Folge 51

Die Zeugnissprache – Technik der Verschlüsselung

(Stand 2025)

Die Zeugnissprache stellt mittlerweile ein unüberschaubares Verwirrspiel und eine Zumutung für den Zeugnisleser, aber auch für den Zeugnisschreiber und Zeugnisempfänger dar. Mittels verschiedener
Verschlüsselungstechniken verfolgen manche Arbeitgeber das Ziel, sich um einen klaren Zeugnisinhalt zu drücken, oder bestimmte Informationen über Formeln mittelbar weiterzuleiten.

Dabei allerdings können viele Missverständnisse und Fehlinterpretationen auftreten. Es ist Vorsicht geboten.


Der Fall:

Frau Holle weiß nicht, wie sie sich genau ausdrücken soll. Der ausscheidende Abteilungsleiter Eisenhans hat zum großen Bedauern von Frau Holle selbst gekündigt. Sie hätte ihn gerne behalten.

Eisenhans möchte ein Spizenzeugnis. Er hat einmal gehört, dass ein ausführliches Zeugnis bei progressiven Jungmanagern negativ gewertet werde und besser ein tabellarisches Zeugnis erstellt werden soll.

※

Ihre Aufgaben
- 1) Stimmen die Aussagen (a) bis (c) mit dem Text über die Zeugnissprache überein? Antworten Sie jeweils mit Ja oder Nein und zitieren Sie die entscheidenden Worte des Textes wörtlich.
(a) Frau Holle hat Eisenhans gekündigt.
(b) Frau Holle hätte Eisenhans gern behalten.
(c) Eisenhans hat gehört, ein ausführliches Zeugnis werde bei progressiven Jungmanagern negativ gewertet.
- 2) Geben Sie den Abschnitt des Textes über die Zeugnissprache wieder, der mit „(Stand 2025)“ beginnt und bis „erstellt werden soll.“ reicht. Ersetzen Sie dabei „Eisenhans“ durch „Rumpelstilzchen“.
- 3) Schreiben Sie den Text über die Zeugnissprache im Anschluss an seinen letzten Satz weiter.
Die Einträge stammen aus einer anderen Quelle.

※

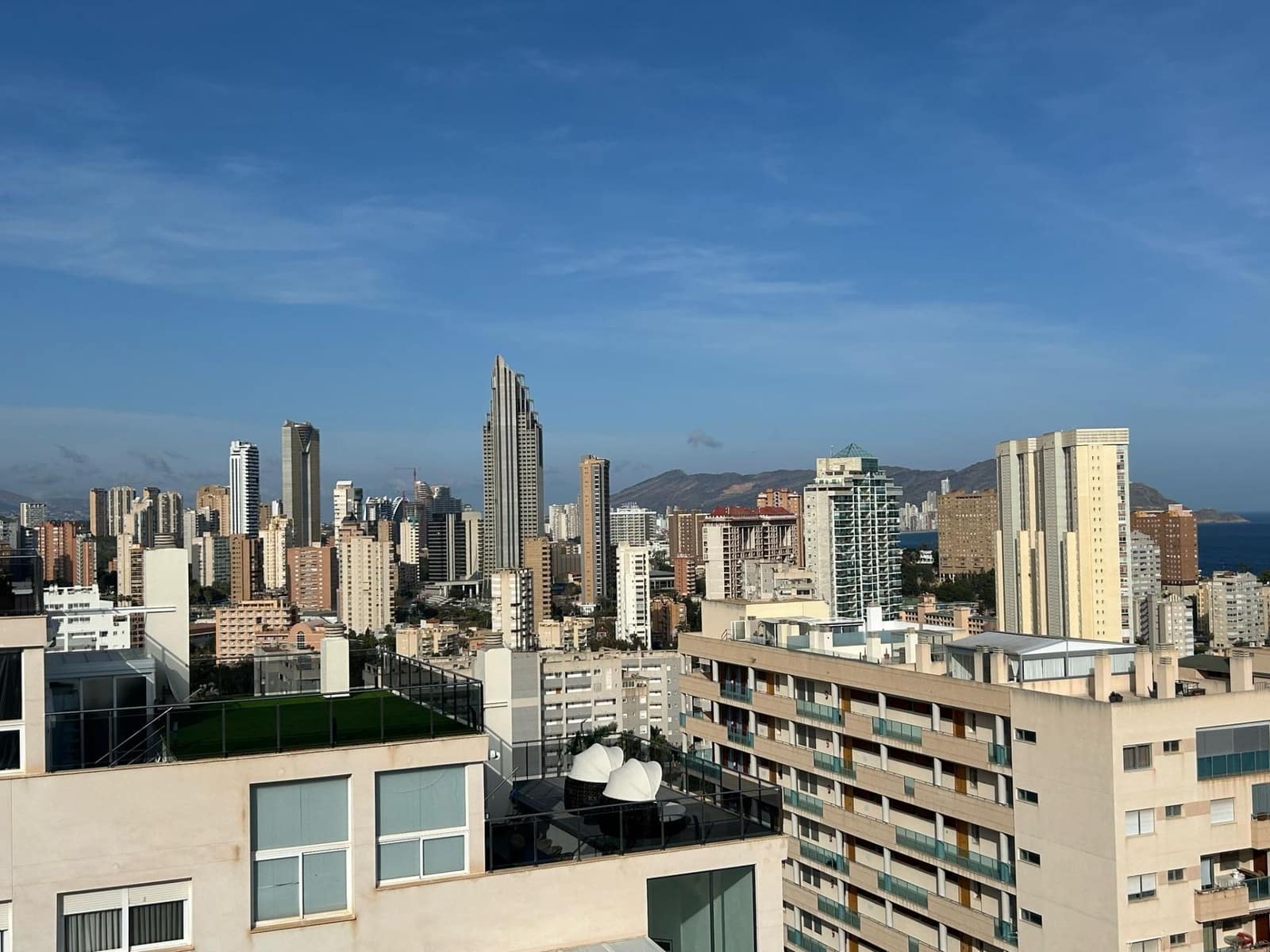 3 sypialnia Penthouse na sprzedaż w La Villajoyosa / Vila Joiosa z basenem garażem - 580 000 € (Ref: 8957223)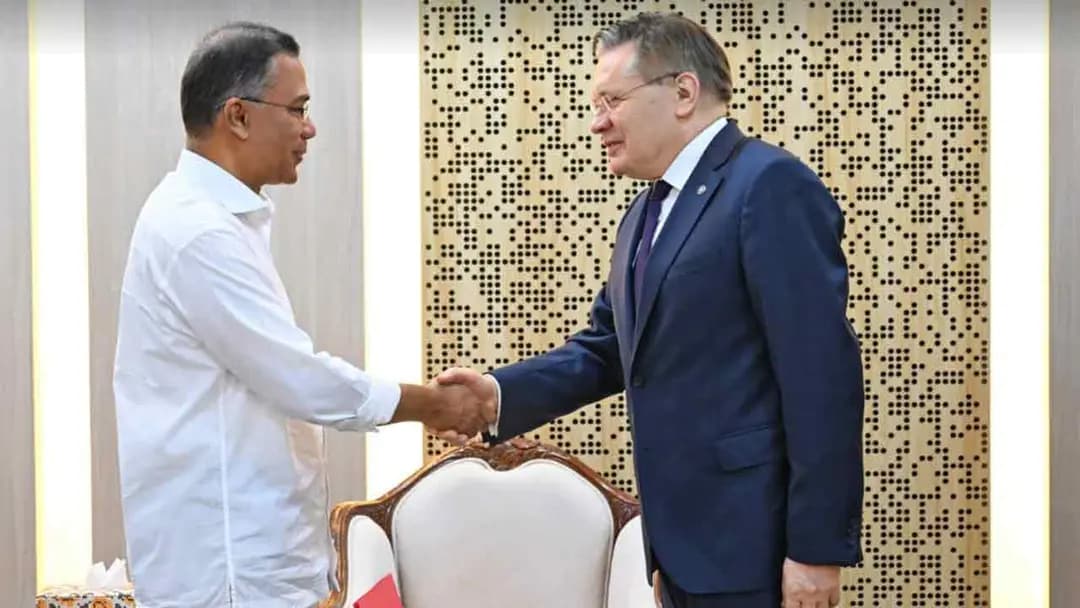প্রধানমন্ত্রীর সঙ্গে রোসাটমের মহাপরিচালকের সাক্ষাৎ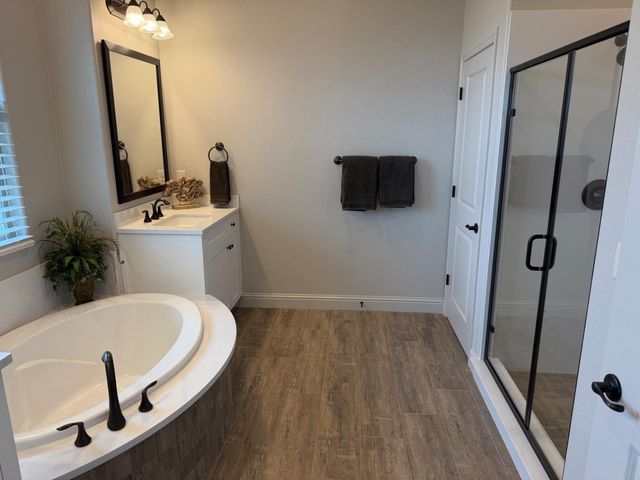 8698 N Privado Ct, Hilmar, CA 95324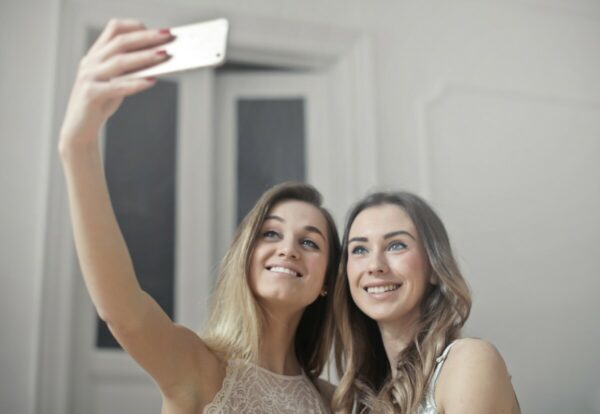 Duas amigas tirando uma selfie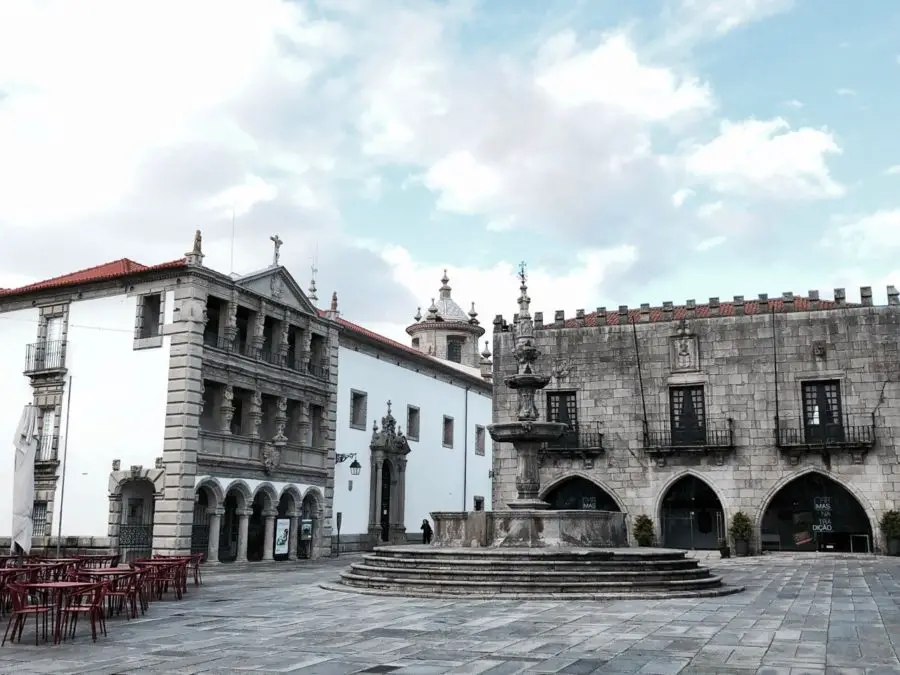 Einer der schönsten Plätze Portugals: Platz der Republik in Viana do Castelo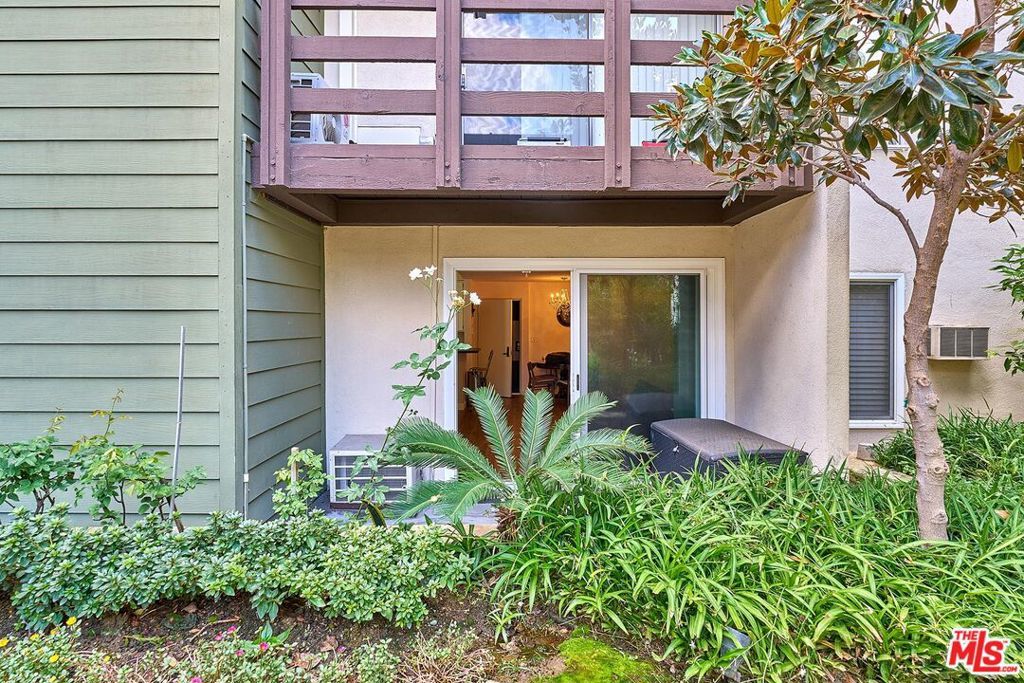 Photo of Listing #25591533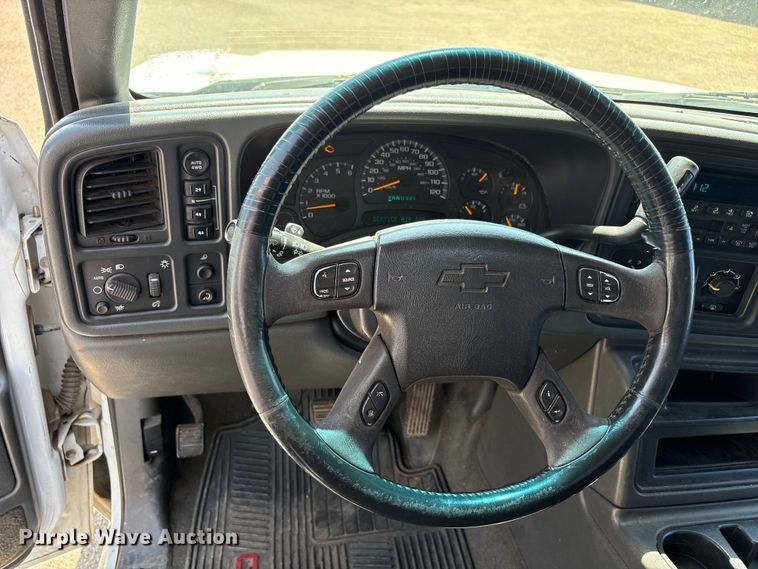 image for item FC2290 2005 Chevrolet Silverado 1500 Ext. Cab pickup truck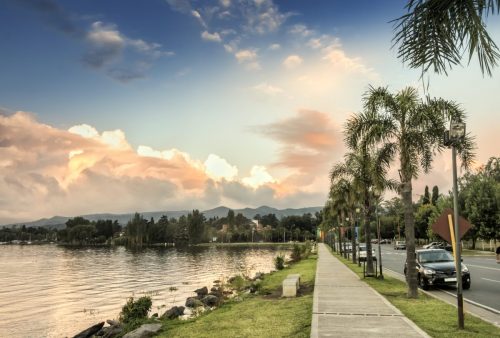 Villa Carlos Paz - Senda Peatonal , costanera del Lago San Roque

※

Antworten der Reihe nach
- 1)
(a) Nein: „Der ausscheidende Abteilungsleiter Eisenhans hat zum großen Bedauern von Frau Holle selbst gekündigt.“
(b) Ja: „Sie hätte ihn gerne behalten.“
(c) Ja: „dass ein ausführliches Zeugnis bei progressiven Jungmanagern negativ gewertet werde“

- 2)
(Stand 2025)

Die Zeugnissprache stellt mittlerweile ein unüberschaubares Verwirrspiel und eine Zumutung für den Zeugnisleser, aber auch für den Zeugnisschreiber und Zeugnisempfänger dar. Mittels verschiedener
Verschlüsselungstechniken verfolgen manche Arbeitgeber das Ziel, sich um einen klaren Zeugnisinhalt zu drücken, oder bestimmte Informationen über Formeln mittelbar weiterzuleiten.

Dabei allerdings können viele Missverständnisse und Fehlinterpretationen auftreten. Es ist Vorsicht geboten.


Der Fall:

Frau Holle weiß nicht, wie sie sich genau ausdrücken soll. Der ausscheidende Abteilungsleiter Rumpelstilzchen hat zum großen Bedauern von Frau Holle selbst gekündigt. Sie hätte ihn gerne behalten.

Rumpelstilzchen möchte ein Spizenzeugnis. Er hat einmal gehört, dass ein ausführliches Zeugnis bei progressiven Jungmanagern negativ gewertet werde und besser ein tabellarisches Zeugnis erstellt werden soll.

- 3)
Da Frau Holle Negatives vermeiden möchte, stellt sie im Zeugnis heraus, dass Eisenhans als „Abteilungsleiter Winterdienst“ es besonders trefflich verstand, den Winteranfang mit Schneeflocken zu begleiten. Er habe außerdem auch pünktlich zum Sommerbeginn den Schneefall wieder eingestellt. Insgesamt seien die Kunden am Boden mit seiner
Beschneiung recht zufrieden gewesen. Im außerdienstlichen Bereich sei er besonders vorbildlich gewesen.

Schließlich dankte Frau Holle ihrem Mitarbeiter Eisenhans zum Abschluss des Zeugnisses auf das Allerherzlichste für seine treuen Dienste und wünscht ihm für die Zukunft insbesondere auch viel Erfolg.

Abteilungsleiter Eisenhans sind diese Formulierungen suspekt, er fühlt sich nicht wohl. Er möchte gerne eine zackige, klare, schnörkellose Sprache. Kann er Frau Holle dazu zwingen?


Die Lösung:


1. Zeugniswortlaut

Die Arbeitnehmer haben – entgegen oft vertretener Ansichten im Zeugnisprozess – keinen Anspruch auf einen bestimmten Zeugniswortlaut oder Zeugnisstil. Vielmehr stand der Arbeitgeberin Holle bei der Abfassung des Zeugnisses ein eigener Beurteilungs- und Sprachspielraum zu. Insbesondere können einzelne Formulierungen der Arbeitgeberin nicht vorgeschrieben werden.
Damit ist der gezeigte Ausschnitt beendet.